So the other week I am at BestBuy to pick up a big USB hard drive for doing backups, storing media, etc... and I see an eee for $199. It looks the same as my old one, but with a bigger screen. After a few days I decided that I had to have it, so I went back and picked it up. Serously, I bought a computer for $199. I also parted with $25 for an 8 gig compact flash drive.

You can read all about the eee family on wikipedia. This one is a 900A, US model.

Comparing the Computers

As you can see from the picture the new one (on the right) is slightly bigger. It also comes with a dual core running at 800 mghz instead of a single core running at 660mghz. It is reallynoticibly faster. It also has a bigger 1024 X 600 resolution screen and a gig of memory. On the down side, the new one lacks a web cam and has a smaller battery.l The powe supply is a little different, it's like a small traditional laptop power supply. The old one was a little simpler, but could be hard to find a plug that didn't take up the space of two plugs on a power strip.

Installing Ubuntu
Naturally, I didn't even consider using the distro that came installed on it. I already had a USB disc ready to install Intrepid, so I grabbed that. I plugged in the new machine, and attached it to ethernet.

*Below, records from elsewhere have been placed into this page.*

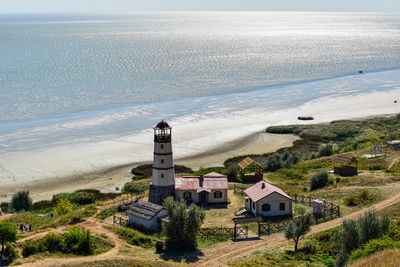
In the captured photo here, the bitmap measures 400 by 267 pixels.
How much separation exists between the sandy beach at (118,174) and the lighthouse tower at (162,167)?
1444cm

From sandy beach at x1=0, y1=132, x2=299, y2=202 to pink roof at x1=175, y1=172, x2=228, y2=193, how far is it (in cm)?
1336

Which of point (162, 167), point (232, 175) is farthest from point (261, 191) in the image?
point (232, 175)

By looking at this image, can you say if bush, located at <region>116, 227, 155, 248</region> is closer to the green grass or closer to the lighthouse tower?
the green grass

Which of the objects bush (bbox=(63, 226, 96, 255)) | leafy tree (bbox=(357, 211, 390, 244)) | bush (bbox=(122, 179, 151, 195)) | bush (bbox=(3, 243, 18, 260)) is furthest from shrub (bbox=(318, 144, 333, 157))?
bush (bbox=(3, 243, 18, 260))

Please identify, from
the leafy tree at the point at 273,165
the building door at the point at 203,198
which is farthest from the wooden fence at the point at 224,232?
the leafy tree at the point at 273,165

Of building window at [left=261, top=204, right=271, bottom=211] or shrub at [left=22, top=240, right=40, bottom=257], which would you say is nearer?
shrub at [left=22, top=240, right=40, bottom=257]

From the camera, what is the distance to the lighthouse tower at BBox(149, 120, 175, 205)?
156 feet

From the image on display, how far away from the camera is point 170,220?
3959cm

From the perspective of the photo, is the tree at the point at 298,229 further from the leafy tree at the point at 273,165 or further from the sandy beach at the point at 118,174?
the leafy tree at the point at 273,165

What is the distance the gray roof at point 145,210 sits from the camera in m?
43.2

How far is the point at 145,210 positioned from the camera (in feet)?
144

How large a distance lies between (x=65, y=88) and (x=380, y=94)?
244 feet

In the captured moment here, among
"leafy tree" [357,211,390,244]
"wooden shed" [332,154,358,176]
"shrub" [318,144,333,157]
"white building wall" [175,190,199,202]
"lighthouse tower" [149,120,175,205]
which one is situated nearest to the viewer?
"leafy tree" [357,211,390,244]

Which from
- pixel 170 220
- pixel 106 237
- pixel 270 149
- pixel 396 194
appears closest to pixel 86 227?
pixel 106 237
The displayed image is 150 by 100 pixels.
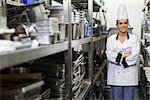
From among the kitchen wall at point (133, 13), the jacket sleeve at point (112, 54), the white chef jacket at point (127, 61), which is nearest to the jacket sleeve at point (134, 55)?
the white chef jacket at point (127, 61)

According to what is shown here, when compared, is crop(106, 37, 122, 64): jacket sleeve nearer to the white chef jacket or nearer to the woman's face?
the white chef jacket

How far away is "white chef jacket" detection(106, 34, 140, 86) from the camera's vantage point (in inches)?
145

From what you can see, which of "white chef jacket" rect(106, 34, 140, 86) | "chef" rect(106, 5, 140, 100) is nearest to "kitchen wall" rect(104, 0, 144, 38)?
"chef" rect(106, 5, 140, 100)

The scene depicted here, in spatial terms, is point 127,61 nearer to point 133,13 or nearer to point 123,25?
point 123,25

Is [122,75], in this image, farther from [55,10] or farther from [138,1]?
[138,1]

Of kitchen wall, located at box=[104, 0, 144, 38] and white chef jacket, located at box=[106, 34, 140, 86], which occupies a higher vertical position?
kitchen wall, located at box=[104, 0, 144, 38]

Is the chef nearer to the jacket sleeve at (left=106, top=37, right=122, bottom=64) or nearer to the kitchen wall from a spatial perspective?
the jacket sleeve at (left=106, top=37, right=122, bottom=64)

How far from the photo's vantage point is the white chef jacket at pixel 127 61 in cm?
369

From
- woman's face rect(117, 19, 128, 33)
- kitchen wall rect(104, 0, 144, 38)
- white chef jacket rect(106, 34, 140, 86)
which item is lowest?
white chef jacket rect(106, 34, 140, 86)

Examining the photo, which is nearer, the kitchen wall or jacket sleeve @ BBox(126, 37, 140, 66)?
jacket sleeve @ BBox(126, 37, 140, 66)

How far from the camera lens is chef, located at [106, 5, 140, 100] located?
3.68m

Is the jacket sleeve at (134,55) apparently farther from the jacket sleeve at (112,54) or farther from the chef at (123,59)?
the jacket sleeve at (112,54)

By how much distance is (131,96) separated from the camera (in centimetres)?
379

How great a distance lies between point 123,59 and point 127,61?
0.07 meters
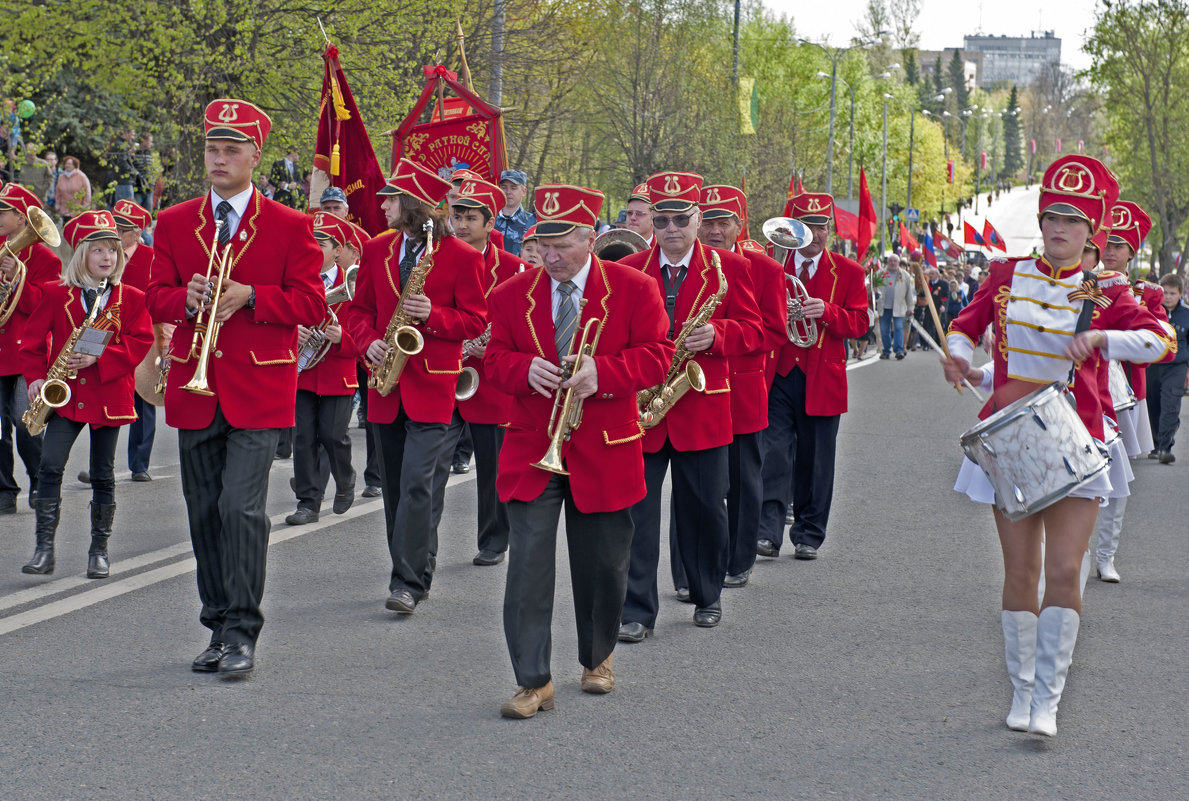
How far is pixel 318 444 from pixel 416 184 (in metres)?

After starting it up, it took some doing to bring up the boot device chooser. I had to hit ecs and then tab at just the right time or it would just dive into booting up from the "hard disc". I just immediately ran the installer, and Intrepid installed like a dream.

I followed the prompts to install all of the updates, which is somehting I always do after I install. I knew from experience that the vanilla kernal wouldn't have support for the wireless. I took a moment to confirm this, and in fact, the wireless was not detected.
To fix this, I simply installed the custom eee kernel availabel from The instructions are quite easy to follow. I rebooted, and sure enough, wireless worked.
While I was at it, I also went ahead and installed the driver for the touchpad. Otherwise the incredibly over-sensitive touchpad randomly inserts the cursor all over the place as my thumbs touch it while typing. Who uses tap to click, anyway?

So now I have what seems to be a very fast and very small computer, but with a slightly more workable screen size for things like using launchpad and such. I loaded a movie and some youtube clips on my sd card to watch on the plane.

I still have a soft spot in my heart for my first eee. In fact, I have it with me now, and plan to let the mobile team and the Dx team use it to test out there new stuff on it. After that I think I may give it to my son. The size, protability, and functionality may be just perfect for a 13 year old, and it would let me get rid of the beast of a laptop that I keep around for him and 0thers to use. On the other hand, I may just keep for myself, just cause it's still so cool. I could just plop down $199 for another 900A for the boy, after all.


At least once during each release cycle the platform team convenes for a week for a "sprint". This is a time to meet and work face to face on things. It allows for high bandwidth collaboration, a chance to get you hands on different hardware, and also a chance to have a beer or two with teammates and reconnection on a social level.

The Jaunty sprint is in Berlin, and I am at the airport relaxing for a few hours before my flight (Seattle to Paris, and then Paris to Berlin). I left very early so that I could relax at the airport and not feel rushed and such. However, my trip started out with a bit of a jolt. After taking the bus to the airport, I was in front of the Delta ticket machine at 9:40am. But the machine couldn't find my flight info. In the past I have found that this is not a good sign. So I headed for the counter.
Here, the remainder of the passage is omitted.